Large language models (LLMs) have dramatically enhanced the field of language intelligence, as demonstrably evidenced by their formidable empirical performance across a spectrum of complex reasoning tasks. Additionally, theoretical proofs have illuminated their emergent reasoning capabilities, providing a compelling showcase of their advanced cognitive abilities in linguistic contexts. Critical to their remarkable efficacy in handling complex reasoning tasks, LLMs leverage the intriguing chain-of-thought (CoT) reasoning techniques, obliging them to formulate intermediate steps en route to deriving an answer. The CoT reasoning approach has not only exhibited proficiency in amplifying reasoning performance but also in enhancing interpretability, controllability, and flexibility. In light of these merits, recent research endeavors have extended CoT reasoning methodologies to nurture the development of autonomous language agents, which adeptly adhere to language instructions and execute actions within varied environments. This survey paper orchestrates a thorough discourse, penetrating vital research dimensions, encompassing: (i) the foundational mechanics of CoT techniques, with a focus on elucidating the circumstances and justification behind its efficacy; (ii) the paradigm shift in CoT; and (iii) the burgeoning of language agents fortified by CoT approaches. Prospective research avenues envelop explorations into generalization, efficiency, customization, scaling, and safety. A repository for the related papers is available at https://github.com/Zoeyyao27/CoT-Igniting-Agent.
查看原文
分享 分享
微信好友 朋友圈 QQ好友 复制链接
本刊更多论文
点燃语言智能:从思维链推理到语言代理的搭便车指南
大型语言模型(llm)已经极大地增强了语言智能领域,正如它们在一系列复杂推理任务中的强大经验表现所证明的那样。此外,理论证明阐明了他们的紧急推理能力,为他们在语言环境中的高级认知能力提供了令人信服的展示。法学硕士在处理复杂推理任务方面的显著效果至关重要,他们利用了有趣的思维链(CoT)推理技术,迫使他们在推导答案的过程中制定中间步骤。CoT推理方法不仅在放大推理性能方面表现得很熟练,而且在增强可解释性、可控性和灵活性方面也表现得很熟练。鉴于这些优点,最近的研究努力已经扩展了CoT推理方法,以培育自主语言代理的发展,这些代理能够熟练地遵循语言指令并在不同的环境中执行动作。这篇调查论文精心编排了一个全面的论述,贯穿了重要的研究维度,包括:(i) CoT技术的基本机制,重点是阐明其有效性背后的情况和理由;(ii) CoT的范式转变;(三)由CoT方法强化的语言代理的蓬勃发展。未来的研究方向包括对一般化、效率、定制化、规模化和安全性的探索。相关论文的存储库可在https://github.com/Zoeyyao27/CoT-Igniting-Agent上找到。

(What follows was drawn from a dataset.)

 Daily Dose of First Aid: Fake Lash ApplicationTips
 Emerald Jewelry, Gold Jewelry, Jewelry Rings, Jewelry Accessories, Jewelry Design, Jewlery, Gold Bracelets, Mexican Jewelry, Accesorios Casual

本文章由计算机程序翻译,如有差异,请以英文原文为准。
求助全文
约1分钟内获得全文 去求助
来源期刊
ACM Computing Surveys
ACM Computing Surveys 工程技术-计算机:理论方法
CiteScore
33.20
自引率
0.60%
发文量
372
审稿时长
12 months
期刊介绍: ACM Computing Surveys is an academic journal that focuses on publishing surveys and tutorials on various areas of computing research and practice. The journal aims to provide comprehensive and easily understandable articles that guide readers through the literature and help them understand topics outside their specialties. In terms of impact, CSUR has a high reputation with a 2022 Impact Factor of 16.6. It is ranked 3rd out of 111 journals in the field of Computer Science Theory & Methods. ACM Computing Surveys is indexed and abstracted in various services, including AI2 Semantic Scholar, Baidu, Clarivate/ISI: JCR, CNKI, DeepDyve, DTU, EBSCO: EDS/HOST, and IET Inspec, among others.
期刊最新文献
Network Edge Inference for Large Language Models: Principles, Techniques, and Opportunities Tabular Data Augmentation for Machine Learning: Progress and Prospects of Embracing Generative AI AI Reasoning for Wireless Communications and Networking: A Survey and Perspectives Human-Centric and Socio-Technical Design Support for Cyber-Physical Systems: A Systematic Investigation Energy-Efficient Resource Management in Microservices-Based Fog and Edge Computing: State-of-the-Art and Future Directions
×
引用
GB/T 7714-2015
复制
MLA
复制
APA
复制
导出至
BibTeX EndNote RefMan NoteFirst NoteExpress
×
×
提示
您的信息不完整,为了账户安全,请先补充。
现在去补充
×
提示
您因"违规操作"
具体请查看互助需知
我知道了
×
提示
现在去查看 取消
×
提示
确定
0
微信
客服QQ
Book学术公众号 扫码关注我们
反馈
×
意见反馈
请填写您的意见或建议
请填写您的手机或邮箱
已复制链接
已复制链接
快去分享给好友吧!
我知道了
×
扫码分享
扫码分享
Book学术官方微信
Book学术官方微信
Book学术文献互助
Book学术文献互助群
群 号:604180095
Book学术
文献互助 智能选刊 最新文献 互助须知 联系我们:info@booksci.cn
Book学术提供免费学术资源搜索服务,方便国内外学者检索中英文文献。致力于提供最便捷和优质的服务体验。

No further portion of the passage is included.